**TASK BRIEF**. What follows is a set of records; restate each one word for word and drop the pictures.
>> BEGIN GIVEN RECORDS
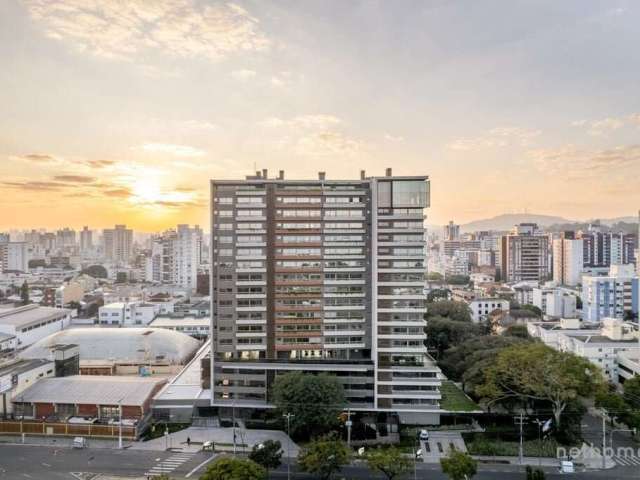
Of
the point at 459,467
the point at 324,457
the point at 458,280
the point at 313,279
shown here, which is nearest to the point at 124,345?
the point at 313,279

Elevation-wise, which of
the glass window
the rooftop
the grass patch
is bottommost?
the grass patch

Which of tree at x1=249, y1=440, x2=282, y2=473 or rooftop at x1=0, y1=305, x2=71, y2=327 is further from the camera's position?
rooftop at x1=0, y1=305, x2=71, y2=327

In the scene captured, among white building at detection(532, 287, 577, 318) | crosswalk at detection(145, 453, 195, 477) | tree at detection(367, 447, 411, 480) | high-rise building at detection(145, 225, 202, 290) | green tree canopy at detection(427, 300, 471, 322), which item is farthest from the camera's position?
high-rise building at detection(145, 225, 202, 290)

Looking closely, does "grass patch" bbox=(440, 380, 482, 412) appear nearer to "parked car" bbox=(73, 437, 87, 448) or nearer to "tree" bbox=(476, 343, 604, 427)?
"tree" bbox=(476, 343, 604, 427)

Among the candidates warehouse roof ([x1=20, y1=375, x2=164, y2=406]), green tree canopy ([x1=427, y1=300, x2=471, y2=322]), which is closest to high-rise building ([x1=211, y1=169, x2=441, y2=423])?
warehouse roof ([x1=20, y1=375, x2=164, y2=406])

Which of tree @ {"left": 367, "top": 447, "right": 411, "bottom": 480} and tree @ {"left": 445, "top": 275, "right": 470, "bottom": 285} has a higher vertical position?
tree @ {"left": 445, "top": 275, "right": 470, "bottom": 285}

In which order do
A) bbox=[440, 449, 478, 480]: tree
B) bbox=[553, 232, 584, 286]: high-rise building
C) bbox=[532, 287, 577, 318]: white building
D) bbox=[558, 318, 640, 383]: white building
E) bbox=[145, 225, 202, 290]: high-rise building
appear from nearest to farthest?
bbox=[440, 449, 478, 480]: tree → bbox=[558, 318, 640, 383]: white building → bbox=[532, 287, 577, 318]: white building → bbox=[553, 232, 584, 286]: high-rise building → bbox=[145, 225, 202, 290]: high-rise building

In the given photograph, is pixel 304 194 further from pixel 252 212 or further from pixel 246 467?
pixel 246 467

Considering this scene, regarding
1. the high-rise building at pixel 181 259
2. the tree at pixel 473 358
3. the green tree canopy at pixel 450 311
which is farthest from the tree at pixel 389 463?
>> END GIVEN RECORDS
**FULL ANSWER**.
Of
the point at 459,467
the point at 324,457
the point at 458,280
the point at 313,279
shown here, which is nearest to the point at 124,345?
the point at 313,279

Elevation-wise, which of
the glass window
the rooftop
the grass patch
is bottommost?
the grass patch

Which of tree at x1=249, y1=440, x2=282, y2=473 or rooftop at x1=0, y1=305, x2=71, y2=327 is further from the camera's position?
rooftop at x1=0, y1=305, x2=71, y2=327

In the scene captured, among white building at detection(532, 287, 577, 318) | crosswalk at detection(145, 453, 195, 477) | tree at detection(367, 447, 411, 480) | high-rise building at detection(145, 225, 202, 290) | green tree canopy at detection(427, 300, 471, 322), which item is farthest from the camera's position?
high-rise building at detection(145, 225, 202, 290)

Looking closely, does "grass patch" bbox=(440, 380, 482, 412) appear nearer to "parked car" bbox=(73, 437, 87, 448) or nearer to "tree" bbox=(476, 343, 604, 427)?
"tree" bbox=(476, 343, 604, 427)

Among the candidates warehouse roof ([x1=20, y1=375, x2=164, y2=406]), green tree canopy ([x1=427, y1=300, x2=471, y2=322]), which is closest to high-rise building ([x1=211, y1=169, x2=441, y2=423])?
warehouse roof ([x1=20, y1=375, x2=164, y2=406])

Which of tree @ {"left": 367, "top": 447, "right": 411, "bottom": 480} and tree @ {"left": 445, "top": 275, "right": 470, "bottom": 285} has a higher vertical position?
tree @ {"left": 445, "top": 275, "right": 470, "bottom": 285}

In which order do
A) bbox=[440, 449, 478, 480]: tree
B) bbox=[553, 232, 584, 286]: high-rise building
C) bbox=[532, 287, 577, 318]: white building
D) bbox=[558, 318, 640, 383]: white building
E) bbox=[145, 225, 202, 290]: high-rise building
appear from nearest to farthest?
bbox=[440, 449, 478, 480]: tree → bbox=[558, 318, 640, 383]: white building → bbox=[532, 287, 577, 318]: white building → bbox=[553, 232, 584, 286]: high-rise building → bbox=[145, 225, 202, 290]: high-rise building

In the given photograph, is pixel 304 194 further from pixel 252 212 or further from pixel 246 467?
pixel 246 467

Considering this scene, regarding
1. the high-rise building at pixel 181 259
2. the tree at pixel 473 358
3. the green tree canopy at pixel 450 311
which is farthest from the tree at pixel 389 463?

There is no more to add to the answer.